* **Data section**:

* * * * * * * * *

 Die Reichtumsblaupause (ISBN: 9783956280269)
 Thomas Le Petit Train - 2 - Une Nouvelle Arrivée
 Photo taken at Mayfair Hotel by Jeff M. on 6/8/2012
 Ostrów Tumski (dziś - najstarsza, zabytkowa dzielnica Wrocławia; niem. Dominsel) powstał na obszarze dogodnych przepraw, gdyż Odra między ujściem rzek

* * * * * * * * *

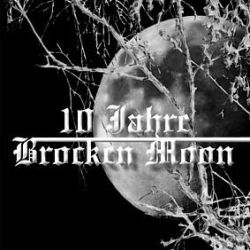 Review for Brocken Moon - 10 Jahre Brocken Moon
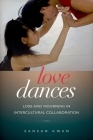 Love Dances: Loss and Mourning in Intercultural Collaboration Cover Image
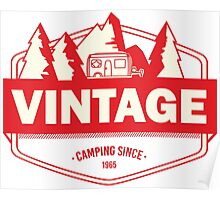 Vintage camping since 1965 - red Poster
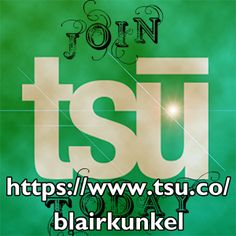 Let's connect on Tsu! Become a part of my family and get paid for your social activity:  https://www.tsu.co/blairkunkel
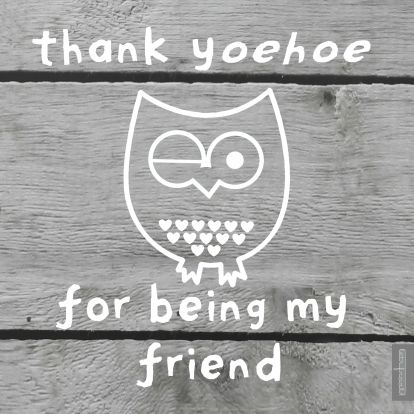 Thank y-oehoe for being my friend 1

* * * * * * * * *

* **Required action**: Take the stretch of lines above from the one containing "Photo taken at" through the one containing "Ostrów Tumski (dziś" and repeat it exactly, adding no other line.

* **Task result**:
 Photo taken at Mayfair Hotel by Jeff M. on 6/8/2012
 Ostrów Tumski (dziś - najstarsza, zabytkowa dzielnica Wrocławia; niem. Dominsel) powstał na obszarze dogodnych przepraw, gdyż Odra między ujściem rzek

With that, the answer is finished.